Record set
-- -- --

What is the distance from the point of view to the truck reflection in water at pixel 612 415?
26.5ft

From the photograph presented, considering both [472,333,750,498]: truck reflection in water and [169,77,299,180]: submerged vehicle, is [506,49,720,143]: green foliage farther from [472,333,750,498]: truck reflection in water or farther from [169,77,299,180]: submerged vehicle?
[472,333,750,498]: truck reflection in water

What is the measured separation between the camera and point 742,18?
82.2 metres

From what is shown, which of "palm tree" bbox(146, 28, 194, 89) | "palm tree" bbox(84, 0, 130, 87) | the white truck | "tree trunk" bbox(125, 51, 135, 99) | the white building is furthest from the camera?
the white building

-- -- --

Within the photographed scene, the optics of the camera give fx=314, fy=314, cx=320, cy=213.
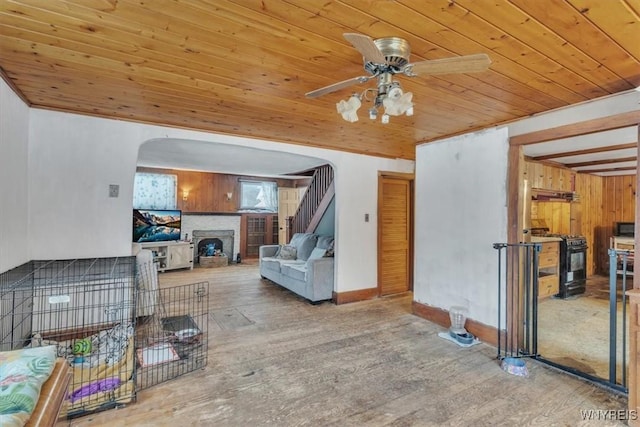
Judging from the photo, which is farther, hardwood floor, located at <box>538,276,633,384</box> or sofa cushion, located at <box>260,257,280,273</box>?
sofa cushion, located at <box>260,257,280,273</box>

-- -- --

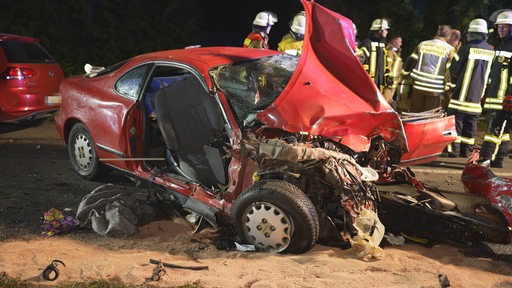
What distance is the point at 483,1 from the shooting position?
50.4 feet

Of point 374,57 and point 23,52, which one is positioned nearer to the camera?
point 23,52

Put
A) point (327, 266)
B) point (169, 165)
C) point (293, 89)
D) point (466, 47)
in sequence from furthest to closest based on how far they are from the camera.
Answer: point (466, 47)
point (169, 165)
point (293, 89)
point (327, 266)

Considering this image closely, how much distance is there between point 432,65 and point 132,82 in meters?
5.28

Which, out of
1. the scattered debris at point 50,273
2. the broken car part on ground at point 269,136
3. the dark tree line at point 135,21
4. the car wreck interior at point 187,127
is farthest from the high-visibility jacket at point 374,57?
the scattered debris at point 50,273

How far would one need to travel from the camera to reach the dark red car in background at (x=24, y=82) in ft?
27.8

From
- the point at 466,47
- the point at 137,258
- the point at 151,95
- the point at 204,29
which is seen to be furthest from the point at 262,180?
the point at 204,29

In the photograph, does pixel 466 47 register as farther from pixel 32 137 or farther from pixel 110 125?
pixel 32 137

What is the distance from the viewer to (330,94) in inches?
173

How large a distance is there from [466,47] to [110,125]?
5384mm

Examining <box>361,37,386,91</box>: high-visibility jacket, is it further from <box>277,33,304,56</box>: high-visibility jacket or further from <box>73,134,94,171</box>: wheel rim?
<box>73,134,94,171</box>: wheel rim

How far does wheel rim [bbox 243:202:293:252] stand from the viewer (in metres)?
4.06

-- -- --

What you are asked to do
Please copy out the rows above word for word, starting with the line containing "What is the distance from the point" and ending with the line containing "82.2 metres", both included.

Solution
What is the distance from the point of view to the truck reflection in water at pixel 612 415?
26.5ft

From the photograph presented, considering both [472,333,750,498]: truck reflection in water and [169,77,299,180]: submerged vehicle, is [506,49,720,143]: green foliage farther from [472,333,750,498]: truck reflection in water or farther from [169,77,299,180]: submerged vehicle?
[472,333,750,498]: truck reflection in water

What is the measured separation between the camera and point 742,18?
82.2 metres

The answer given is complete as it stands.